**Given passage**
------------------------------------------------------------------------

Jan 23, 2016, at 9:17 PM, Andrea: If you have time! Soak the bamboo leaves in just boiled water for a couple hours–you want them to soften so you can bend them to manipulate.
Jan 23, 2016, at 9:20 PM, Barbara: Okay. That will work. And the rice will be okay?
Jan 23, 2016, at 11:06 PM, Andrea: I think so. As long as the rice is drained, just chill it.
Jan 24, 2016, at 3:55 PM, Barbara:
Hi Andrea, here is an update….went to Vietnamese grocery store today in Sarasota….around 30 minutes away from here. Anyway, got the bamboo leaves!…it's a huge package! Took out only 18 ( I know I only need 16). Good to have a few extras just in case….they are soaking in my large roasting pan. Bought another pkg. of frozen banana leaves too. The first ones I defrosted are all dried and curled up right now, so don't know if they are useable. I will soak bamboo leaves overnight…everything else is in the fridge. Tomorrow morning I will get started. I will have the entire day to devote to just the sticky rice cakes. Next time I write to you they will be boiling! Thank you again so much for your support and help.
By the way, you have some other wonderful recipes I am going to try in this fabulous cookbook….this is one serious, beautiful book. I am reading it now. Truly a labor of love for you! I am enjoying all the personal stories you write about…just love this book! You are an inspiration!
Jan 24, 2016 8:51 PM, Andrea: Yay! You can keep those leaves for years. Use them for decor if not for food.

------------------------------------------------------------------------

**Material shown**

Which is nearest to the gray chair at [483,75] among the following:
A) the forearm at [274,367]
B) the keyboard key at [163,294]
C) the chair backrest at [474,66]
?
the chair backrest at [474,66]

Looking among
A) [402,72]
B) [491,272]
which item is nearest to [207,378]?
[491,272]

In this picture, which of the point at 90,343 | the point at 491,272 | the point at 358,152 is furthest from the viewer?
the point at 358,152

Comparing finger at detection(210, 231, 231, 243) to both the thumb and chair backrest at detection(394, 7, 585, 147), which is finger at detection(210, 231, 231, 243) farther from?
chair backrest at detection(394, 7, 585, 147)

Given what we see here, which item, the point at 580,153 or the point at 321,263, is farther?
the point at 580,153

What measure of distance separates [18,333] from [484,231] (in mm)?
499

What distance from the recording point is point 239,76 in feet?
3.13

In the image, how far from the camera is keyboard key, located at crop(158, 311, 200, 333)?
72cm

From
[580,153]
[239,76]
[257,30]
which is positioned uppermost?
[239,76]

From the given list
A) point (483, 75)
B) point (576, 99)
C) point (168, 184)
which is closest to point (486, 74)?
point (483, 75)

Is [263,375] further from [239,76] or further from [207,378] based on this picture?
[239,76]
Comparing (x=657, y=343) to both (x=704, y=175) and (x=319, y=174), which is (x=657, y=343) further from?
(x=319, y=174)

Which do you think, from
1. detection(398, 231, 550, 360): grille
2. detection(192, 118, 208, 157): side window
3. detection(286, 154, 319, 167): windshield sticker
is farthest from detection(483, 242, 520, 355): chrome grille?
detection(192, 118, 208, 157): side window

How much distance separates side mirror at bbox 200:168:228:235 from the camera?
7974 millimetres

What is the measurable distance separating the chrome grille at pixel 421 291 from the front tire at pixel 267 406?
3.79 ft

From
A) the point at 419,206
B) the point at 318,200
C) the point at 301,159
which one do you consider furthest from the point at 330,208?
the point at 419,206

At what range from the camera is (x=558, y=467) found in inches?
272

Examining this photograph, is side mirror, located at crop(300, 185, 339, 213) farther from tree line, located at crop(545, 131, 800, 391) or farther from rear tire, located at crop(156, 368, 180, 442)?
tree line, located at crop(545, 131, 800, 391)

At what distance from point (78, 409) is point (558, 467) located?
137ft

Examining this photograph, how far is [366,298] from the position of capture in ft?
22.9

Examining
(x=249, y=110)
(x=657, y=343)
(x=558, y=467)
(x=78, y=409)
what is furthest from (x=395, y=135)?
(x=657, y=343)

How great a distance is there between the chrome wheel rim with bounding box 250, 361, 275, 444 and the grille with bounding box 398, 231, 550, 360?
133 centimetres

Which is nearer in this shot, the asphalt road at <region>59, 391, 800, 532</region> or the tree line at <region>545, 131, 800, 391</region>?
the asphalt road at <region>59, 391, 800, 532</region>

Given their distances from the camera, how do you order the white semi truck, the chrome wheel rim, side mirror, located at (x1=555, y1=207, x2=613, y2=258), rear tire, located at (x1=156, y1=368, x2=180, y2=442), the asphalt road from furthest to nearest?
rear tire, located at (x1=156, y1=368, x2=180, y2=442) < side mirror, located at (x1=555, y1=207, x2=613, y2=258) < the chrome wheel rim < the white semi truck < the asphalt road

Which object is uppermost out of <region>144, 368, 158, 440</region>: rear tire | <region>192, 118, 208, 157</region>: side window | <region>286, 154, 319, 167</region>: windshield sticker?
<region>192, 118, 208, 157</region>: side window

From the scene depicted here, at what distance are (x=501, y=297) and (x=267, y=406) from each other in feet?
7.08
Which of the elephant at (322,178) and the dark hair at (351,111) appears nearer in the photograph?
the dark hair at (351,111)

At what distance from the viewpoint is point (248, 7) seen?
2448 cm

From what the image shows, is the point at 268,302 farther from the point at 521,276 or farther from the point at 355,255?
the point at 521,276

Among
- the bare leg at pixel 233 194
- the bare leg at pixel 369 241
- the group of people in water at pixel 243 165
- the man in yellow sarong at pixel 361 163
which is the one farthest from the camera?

------------------------------------------------------------------------

**Problems**
(a) In the message exchange, where did Barbara buy the bamboo leaves?
(b) Please reproduce the part of the message exchange starting at "Jan 23, 2016, at 11:06" and ending at "support and help.".
Answer from the message exchange alone, not the records.

**Answers given**
(a) At a Vietnamese grocery store in Sarasota.

(b)
Jan 23, 2016, at 11:06 PM, Andrea: I think so. As long as the rice is drained, just chill it.
Jan 24, 2016, at 3:55 PM, Barbara:
Hi Andrea, here is an update….went to Vietnamese grocery store today in Sarasota….around 30 minutes away from here. Anyway, got the bamboo leaves!…it's a huge package! Took out only 18 ( I know I only need 16). Good to have a few extras just in case….they are soaking in my large roasting pan. Bought another pkg. of frozen banana leaves too. The first ones I defrosted are all dried and curled up right now, so don't know if they are useable. I will soak bamboo leaves overnight…everything else is in the fridge. Tomorrow morning I will get started. I will have the entire day to devote to just the sticky rice cakes. Next time I write to you they will be boiling! Thank you again so much for your support and help.